Die Frage, ob es ein männliches oder weibliches Gehirn gibt, ist umstritten. Zwar gibt es messbare Unterschiede in Größe, weißer und grauer Masse und der Dicke des Verbindungsbalkens, doch lassen sich daraus keine Rückschlüsse auf Geschlechtlichkeit ziehen. Nach aktuellem Wissensstand der Gehirnforschung gibt es kein männliches oder weibliches Gehirn. Der deutlichste Unterschied ist die Größe, wie bei Lunge, Herz oder Nieren. Weil Männer im Durchschnitt größer sind als Frauen, sind es auch ihre Organe.

Die Neuro-Wissenschaftlerin Lise Eliot spricht von einem Zombie-Konzept und von Neuro-Sexismus. Babys haben bei Geburt einen geschlechtslosen, individuellen Gencocktail und einen geschlechtlichen Körper und Phänotyp. Ihr Gehirn ist noch unreif und entwickelt sich angepasst an die Umwelt, also durch kulturelle Einflüsse.

Unterschiede zwischen Männern und Frauen: Überbewertet oder ignoriert?

Es gibt Unterschiede zwischen Männern und Frauen, aber wir haben uns angewöhnt, die falschen Unterschiede als wichtig zu erachten und die wichtigen Unterschiede zu ignorieren.

Ein wichtiger Unterschied ist die unterschiedliche Schmerzwahrnehmung. Frauen leiden häufiger und stärker unter Schmerzen als Männer. Durch Bild gebende Verfahren wissen wir heute, dass das männliche und weibliche Gehirn bei gleichen Schmerzreizen unterschiedlich reagieren. Die Geschlechter erleben Schmerzen unterschiedlich, und sie gehen auch sehr unterschiedlich damit um.

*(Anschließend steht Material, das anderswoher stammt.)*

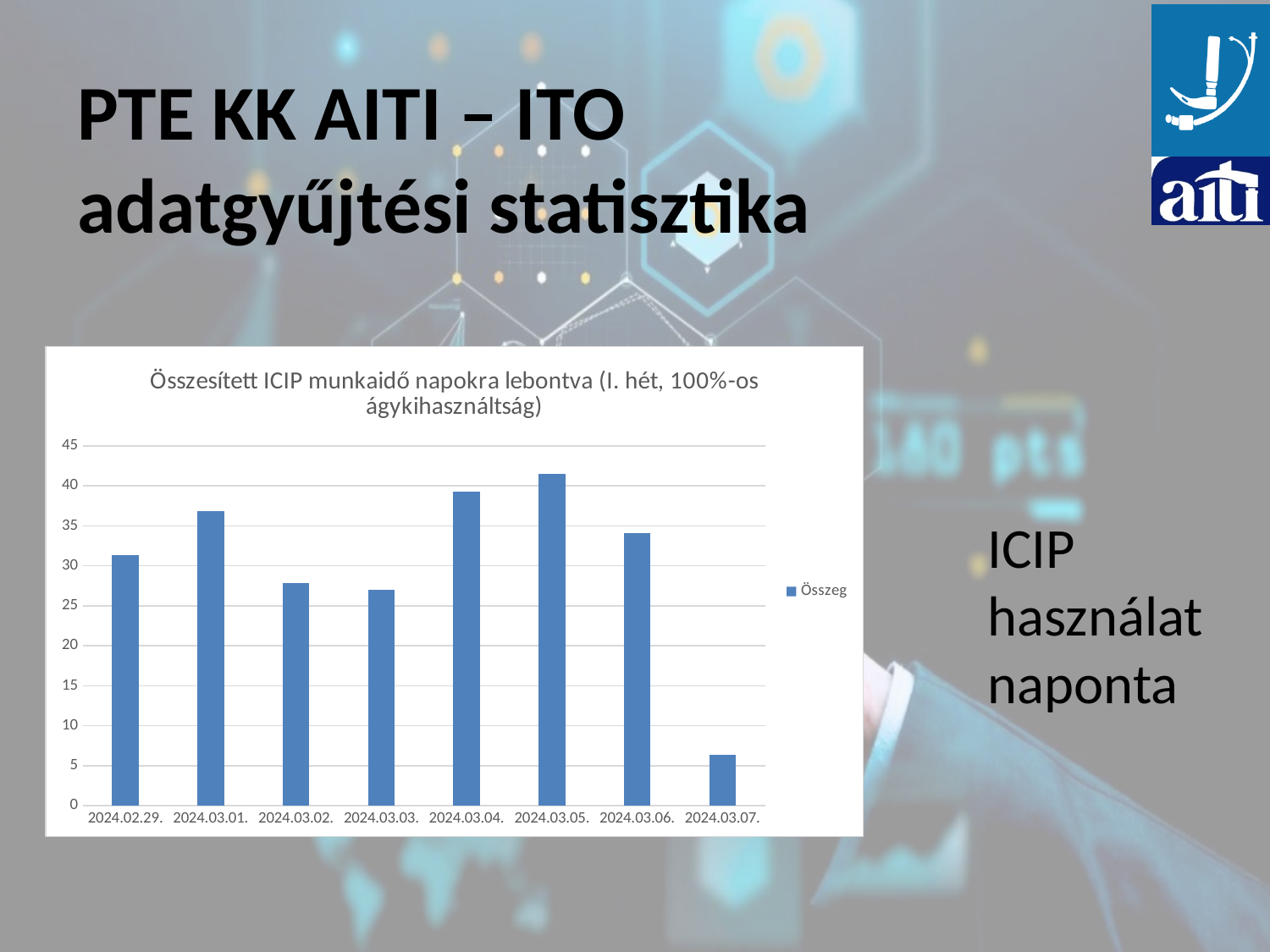
What kind of chart is shown on the slide? bar chart Which is larger, the value for 2024.03.01. or the value for 2024.03.06.? 2024.03.01. Is the value for 2024.03.05. greater or less than 40? greater What is the title of the chart? Összesített ICIP munkaidő napokra lebontva (I. hét, 100%-os ágykihasználtság) How many series does the legend list? 1 How many dates are shown on the x axis? 8 What is the name of the series in the legend? Összeg Is the value for 2024.02.29. greater or less than 30? greater Which date has the lowest value? 2024.03.07. Is the value for 2024.03.07. greater or less than 10? less Which date has the highest value? 2024.03.05.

Das schwache Geschlecht? Gesundheitliche Aspekte

Männer haben in Deutschland eine um ca. 5 Jahre niedrigere Lebenserwartung als Frauen. Sie sind - gesundheitlich gesehen - das schwache Geschlecht. Vergleicht man die altersspezifischen Sterberaten von Männern und Frauen, so haben Männer in jeder Altersgruppe eine höhere Sterberate als Frauen.

Die höhere Säuglingssterblichkeit deutet auf genetische Faktoren hin. Und sonst? Männer rauchen mehr, trinken mehr Alkohol, fahren „sportiver” Auto, bringen sich häufiger um, haben gefährlichere Jobs usw. - manches davon ließe sich auch vermeiden.

Wie wird ein Mann ein Mann?

Wie wird aus dem, was ein Mann werden könnte, schließlich das, wofür sich der Betreffende aufgrund seines Geschlechts hält? Die wichtigste Erkenntnis der Hirnforschung lautet: Das menschliche Gehirn ist weitaus formbarer, in seiner inneren Struktur und Organisation anpassungsfähiger, als bisher gedacht. Auch das von Männern. Die Nervenzellen und Netzwerke verknüpfen sich so, wie man sie benutzt. Das gilt vor allem für all das, was man mit besonderer Begeisterung in seinem Leben tut.

Männer sind von anderen Motiven geleitet und benutzen deshalb ihr Gehirn auf andere Weise - und damit bekommen sie zwangsläufig auch ein anderes Gehirn. Wenn es Männern gelänge, sich nicht an Wettbewerb und Konkurrenz auszurichten, sondern die in ihnen angelegten Potenziale zu entfalten, fände eine Transformation auf dem Weg zur Mannwerdung statt.